Figure 4. amotl2a mutants phenocopy the morphant phenotype.
(A) Scheme showing the transcription activator-like effector nuclease (TALEN) target site in the amotl2a locus with the left and right TALEN-binding sites in red separated by the spacer including the restriction site used for screening (blue) (top).
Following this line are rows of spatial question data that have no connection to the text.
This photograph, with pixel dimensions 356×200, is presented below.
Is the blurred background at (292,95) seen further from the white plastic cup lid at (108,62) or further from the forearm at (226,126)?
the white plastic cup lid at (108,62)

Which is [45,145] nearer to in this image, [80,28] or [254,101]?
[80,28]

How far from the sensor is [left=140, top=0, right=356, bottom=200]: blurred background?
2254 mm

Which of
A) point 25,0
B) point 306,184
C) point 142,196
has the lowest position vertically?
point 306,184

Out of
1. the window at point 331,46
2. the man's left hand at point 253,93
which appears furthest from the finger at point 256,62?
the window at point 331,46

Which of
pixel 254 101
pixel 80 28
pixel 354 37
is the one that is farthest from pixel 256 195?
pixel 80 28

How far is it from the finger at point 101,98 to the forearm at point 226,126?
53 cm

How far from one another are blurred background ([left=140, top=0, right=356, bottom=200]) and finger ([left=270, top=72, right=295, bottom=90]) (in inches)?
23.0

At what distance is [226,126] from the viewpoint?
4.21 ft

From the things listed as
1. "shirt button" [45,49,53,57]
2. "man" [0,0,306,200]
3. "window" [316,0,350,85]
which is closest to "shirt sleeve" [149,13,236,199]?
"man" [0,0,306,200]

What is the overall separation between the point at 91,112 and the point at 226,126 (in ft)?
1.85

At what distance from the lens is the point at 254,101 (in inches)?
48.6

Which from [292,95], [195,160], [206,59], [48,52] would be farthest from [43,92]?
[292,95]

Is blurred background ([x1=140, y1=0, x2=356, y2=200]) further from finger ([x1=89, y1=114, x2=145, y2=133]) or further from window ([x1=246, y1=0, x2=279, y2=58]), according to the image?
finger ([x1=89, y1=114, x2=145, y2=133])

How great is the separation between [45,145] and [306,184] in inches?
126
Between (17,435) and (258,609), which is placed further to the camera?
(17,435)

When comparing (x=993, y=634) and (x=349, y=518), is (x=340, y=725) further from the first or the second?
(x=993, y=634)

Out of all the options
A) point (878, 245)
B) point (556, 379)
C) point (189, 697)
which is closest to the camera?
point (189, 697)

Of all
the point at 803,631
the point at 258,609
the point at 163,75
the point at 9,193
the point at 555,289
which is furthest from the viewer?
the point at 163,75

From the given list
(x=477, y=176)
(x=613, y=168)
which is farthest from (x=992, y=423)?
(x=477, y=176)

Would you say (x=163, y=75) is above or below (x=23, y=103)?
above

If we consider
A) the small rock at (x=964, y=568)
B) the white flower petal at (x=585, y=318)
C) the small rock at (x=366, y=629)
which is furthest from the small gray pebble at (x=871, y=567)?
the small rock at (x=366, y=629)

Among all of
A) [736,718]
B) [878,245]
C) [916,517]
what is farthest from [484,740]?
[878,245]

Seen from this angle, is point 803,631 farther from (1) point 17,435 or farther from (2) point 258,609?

Alignment of the two conserved amotl2a mutant alleles with the corresponding wild-type sequence showing the deleted nucleotides (bottom). (B) Scheme comparing the functional domains present in the wild-type Amotl2a protein (721aa long) and the putative truncated proteins (272aa +17 or +9 missense aa for allele fu45 and fu46, respectively). (C–F) 36 hpf cldnb:gfp wild-type sibling (C, D) or amotl2a−/− mutant embryo (E, F) imaged with fluorescent (C, E) or transmitted light (D, F). (G, H, J, K) MIP of Z-stacks of pLLP in cldnb:gfp embryos with the indicated genetic background. (I, L) Boxplots comparing the cell numbers between the indicated genetic backgrounds. (M, N) MZamotl2a−/− mutant embryo (N) showing an extra deposited neuromast as compared to a wild-type sibling embryo (M). (O) Boxplot showing the corresponding quantification (Figure 4—source data 1, 2; Figure 4—figure supplements 1, 2, Figure 4—source data 3, 4).
DOI: http://dx.doi.org/10.7554/eLife.08201.017
Figure 4—figure supplement 1. MZamotl2a−/− mutants exhibit reduced pLLP migration speed.
Figure 4—figure supplement 2. Deposited neuromasts or interneuromast chains do not contain more cells in amotl2a morphants or mutants.